This rant is all leading up to my admitting that I'm thinking more about what I've known was coming. To be honest, I wasn't really certain how it would look. I kept telling my husband, no, no. Peak oil is not a fast-crash thing. It's not going to be this "ohmygod everyone is losing their job and we will be living on the street" kind of scenario. And I still don't think that it will be. I still don't think we're headed for Mad Max. But what if I'm wrong? What if there are no more secure jobs anymore, for anyone?What if people just have to figure out on a daily basis how to get by? What does that mean for our society and our culture? If more and more of us sink deeper into Maslow's hierarchy from "Esteem Needs" to "Safety" and "Physiological Needs", what will that do to our societal infrastructure? People who are worried about their housing and food are generally not interested in much else. Reading? Art? Music? Who cares when I'm trying to figure out how to make dinner from dandelion greens and some buggy wheat berries.
Most people who read the news and follow energy trends understand that this last economic "recession" was triggered by the outrageous oil prices of 2008. Remember $147.27 for a barrel of oil? Remember the crash just after that? See how we're all resigned to $3 for a gallon of gasoline? Well, how about $10? Would we be resigned to that? $15? How about that? These price spikes seriously hamper the American economy which seriously hampers our way of life. And I'm not talking about hampering it like, "Darn! I can't afford to fly to Cabo this winter!" I'm talking about "Darn! I can't drive to work this week!" Or, "Darn! We can't afford these employees anymore!" This is all related people. The most troubling piece of this puzzle is our complete inability to rely on anything that was once considered pretty rock solid. And I wring my hands over what to tell the children.

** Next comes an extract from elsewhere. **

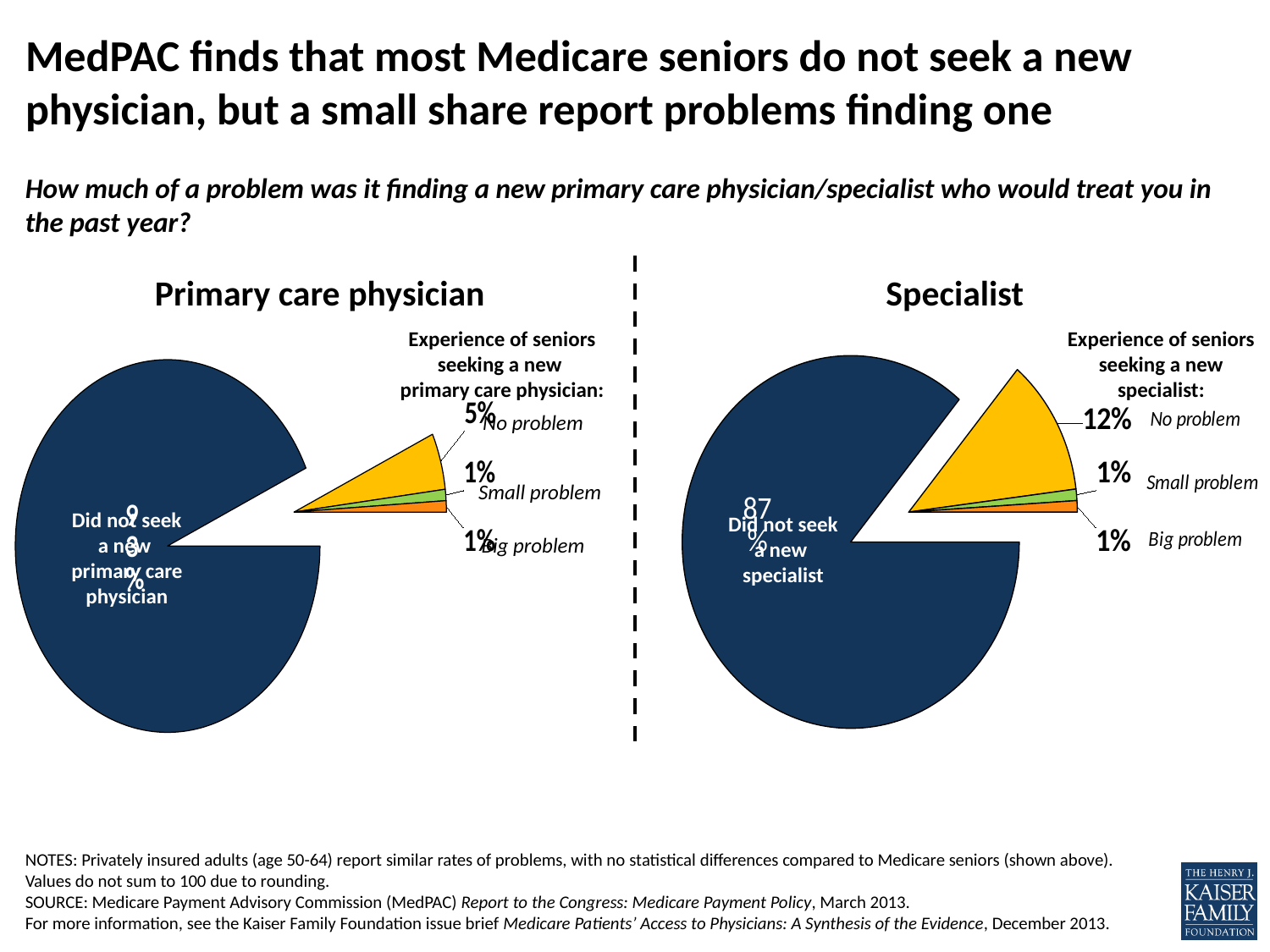
In the Specialist chart, what share reported a big problem finding a new specialist? 1% What kind of chart is used on this slide for the Primary care physician and Specialist data? Pie chart What is the difference between the 'No problem' share in the Specialist chart and the 'No problem' share in the Primary care physician chart? 7 percentage points What is the title of the pie chart on the left side of the slide? Primary care physician In the Primary care physician chart, what share reported a small problem finding a new primary care physician? 1% In the Specialist chart, what share of seniors seeking a new specialist reported no problem? 12% How many slices does the Specialist pie chart have? 4 In the Specialist chart, which of the three experience categories for seniors seeking a new specialist has the largest share? No problem In the Specialist chart, what share of seniors did not seek a new specialist? 87% Which chart shows a larger 'No problem' share, Primary care physician or Specialist? Specialist In the Primary care physician chart, what colour is the slice for seniors who did not seek a new primary care physician? Dark blue In the Primary care physician chart, what share of seniors seeking a new primary care physician reported no problem? 5%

In the end, I guess what I'll tell them is what I'd like to tell everyone right now. The world is changing faster than ever before. It is moving in a direction that cannot be predicted or changed. We are all trying desperately to adapt to that and while we are, we must come to the realization that whatever it was that we thought was stable is not. Our time of depending on much of anything is over. It's a reckoning for America, how we deal with it remains to be seen but in the meantime we all must cope. So, depend on no particular area for your livelihood. Depend on change and upheaval and risk. And most of all, depend on yourselves.